Proteins are natural biomolecules applicable in research on life science, biotechnology and medicine. The team led by Professor Arne Skerra from the TUM department of bio-chemistry has extended the genetic code to stress bacterial cells to emit customized proteins with artificial functions.
The team tried to integrate a synthetic amino acid at a particular location into a natural protein. The researchers published their report in the international “Journal of the American Chemical Society”.
The protein called GFP (green fluorescent protein) transmits a green light and comes from a jellyfish. The jelly fish deploys the protein to reveal itself in the darkness of the ocean. The team chose coumarin pigment colored pale lavender as the side series of an artificial amino acid. The artificial amino acid was fed to a culture of Escherichia coli bacteria created in the laboratory. The cultures are the microorganism workers of genetic engineering, one strain of which exists in the human intestine. The team moved the altered GFP to the bacteria to include the coumarin amino acid at a particular spot in the fluorescent protein.
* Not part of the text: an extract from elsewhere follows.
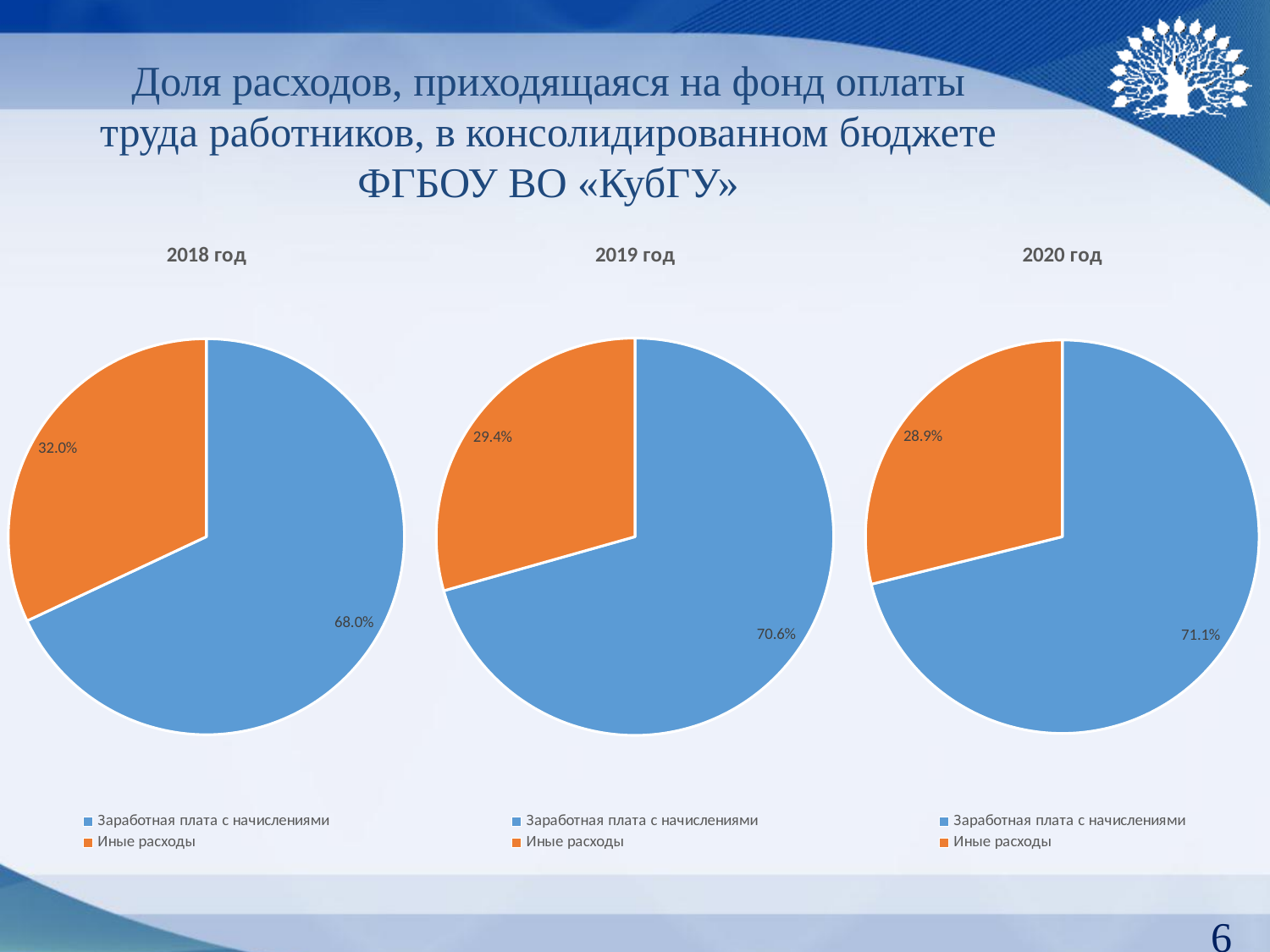
Which is larger: the "Иные расходы" share in the "2018 год" chart or in the "2020 год" chart? 2018 год What colour represents "Иные расходы" in the pie charts? Orange How many entries does the legend of the "2020 год" chart list? 2 In the "2018 год" chart, what share is labelled for "Иные расходы"? 32.0% What kind of chart is the "2019 год" chart? Pie chart How many slices does the "2019 год" pie chart have? 2 In the "2018 год" chart, which slice is the smallest? Иные расходы In the "2020 год" chart, which slice is the largest? Заработная плата с начислениями In the "2018 год" chart, what share is labelled for "Заработная плата с начислениями"? 68.0% In the "2020 год" chart, what share is labelled for "Заработная плата с начислениями"? 71.1% What is the difference between the "Заработная плата с начислениями" share in the "2020 год" chart and in the "2018 год" chart? 3.1% In the "2019 год" chart, what share is labelled for "Иные расходы"? 29.4%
This FRET effect was used in the new protein. The distance from the imported pigment to the biological cyan pigment was measured to allow the communication between the two pigments. The closeness of the two luminous groups caused the pale lavender to go undetected. The blue-green fluorescent protein was clearly visible.
Skerra says that the principle of the bio-molecule, revealed by a large difference in wavelength between derivation and transmitted light, will allow its use in many applications. The findings will help development of specific fluorescent proteins in different colors for multiple requirements. The project was funded by the German Research Foundation (DFG) and formed part of the Munich Center for Integrated Protein Science (CIPS-M).